With VLT machines being made available in bars and lounges instead of being limited to casinos, a younger demographic is being exposed to a gambling environment.
“Certainly accessibility is a big issue,” Hodgins says. “A lot of people get exposed to VLT games not because they’re planning to go gamble, but because they’re in a bar. They end up gambling because they are in an environment where gambling is available.”
Faasse agrees with Hodgins’ observations and says that she rarely intends to play VLT games, but says that alcohol and availability contribute to her spending money on the brightly coloured machines in bars.
Furthermore, Hodgins says that more than just alcohol contributes to VLT plays. Many people become mesmerized while playing VLT games.
“People will describe losing track of time – not realizing just how long they have actually been playing or how much money they have lost,” Hodgins says.
“It’s certainly very absorbing and is an effective way for people to cope with negative feelings because they can forget about their problems.”

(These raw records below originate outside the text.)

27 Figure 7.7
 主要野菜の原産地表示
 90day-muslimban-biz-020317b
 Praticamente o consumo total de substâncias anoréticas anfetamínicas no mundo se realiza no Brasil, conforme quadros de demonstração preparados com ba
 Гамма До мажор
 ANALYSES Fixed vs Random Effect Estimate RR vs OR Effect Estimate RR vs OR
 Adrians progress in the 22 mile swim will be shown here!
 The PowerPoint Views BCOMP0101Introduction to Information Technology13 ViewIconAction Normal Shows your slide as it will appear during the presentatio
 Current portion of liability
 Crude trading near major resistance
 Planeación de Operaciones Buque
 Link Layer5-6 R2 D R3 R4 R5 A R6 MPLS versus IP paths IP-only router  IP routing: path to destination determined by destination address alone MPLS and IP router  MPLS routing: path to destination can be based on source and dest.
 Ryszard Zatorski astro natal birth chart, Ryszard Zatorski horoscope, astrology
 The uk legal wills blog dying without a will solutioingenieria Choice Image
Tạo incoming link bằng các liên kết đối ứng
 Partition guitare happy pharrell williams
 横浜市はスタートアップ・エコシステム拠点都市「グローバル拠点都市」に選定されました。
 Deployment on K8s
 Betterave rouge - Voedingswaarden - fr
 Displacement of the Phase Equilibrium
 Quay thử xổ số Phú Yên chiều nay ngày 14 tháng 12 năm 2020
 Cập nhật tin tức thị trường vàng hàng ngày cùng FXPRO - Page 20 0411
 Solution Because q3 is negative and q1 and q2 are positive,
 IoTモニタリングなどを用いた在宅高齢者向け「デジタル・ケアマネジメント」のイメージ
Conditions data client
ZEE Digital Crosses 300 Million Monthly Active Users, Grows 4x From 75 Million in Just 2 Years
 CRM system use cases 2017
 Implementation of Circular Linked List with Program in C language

But the irony, Hodgins notes, is that sometimes the VLT play is actually contributing to problems, whether the player’s problem is already grounded in financial difficulty or by simply just introducing a new factor to already existing issues.
“So they’re escaping their problem, but also making the problem worse by amassing more debt.”
A POPULAR FORM OF GAMBLING
As with most forms of gambling, the simplest explanation of why people participate in VLT gambling is the desire to win money.
Hodgins says that buying into the possibility of winning is encouraged by the seemingly inexpensive games. It says it only costs 25 cents to play, but Hodgins says that is misleading. Although VLT games have “the perception of being inexpensive because each individual play is not expensive” people can lose a lot of money in a very short period of time if they play a lot of lines.
Also, the isolated nature of the games, and the ease of use can lead to problematic gambling on VLTs.
“It might be intimidating to go play blackjack at a casino because you don’t really know the rules and how to play and so forth,” Hodgins says. “But VLTs are pretty straight forward — you just put your money in, choose your game and it’s not intimidating.”
The final factor that contributes to VLTs: instant gratification.
Unlike other forms of gambling, such as a weekly lottery draw where individuals have to wait for the results, Hodgins says VLT feedback happens in seconds. This means that individuals can play numerous games in quick succession
RECOVERY AVAILABLE FOR VLT ADDICTS
“What we know is that people who are problem gamblers spend a disproportionate amount of money,” Hodgins says. “So the estimates are anywhere between 30 to 40 per cent of the VLT profits that come from people with gambling problems.”
With a significant revenue stream coming from VLT machines, Hodgins says he believes VLT gambling is a “major dilemma for the government.”
“What’s good is we have easily accessed treatment in the province. There is treatment available through Alberta Health Services.”
However, Hodgins says that the best practice is still prevention. Avoiding developing a gambling problem through inhibiting exposure to gambling in the first place is the safest practice for young adults.
“What we do know is that the earlier you start to be involved in gambling, even informal gambling with family and friends, the more likely you are to develop a problem,” Hodgins says.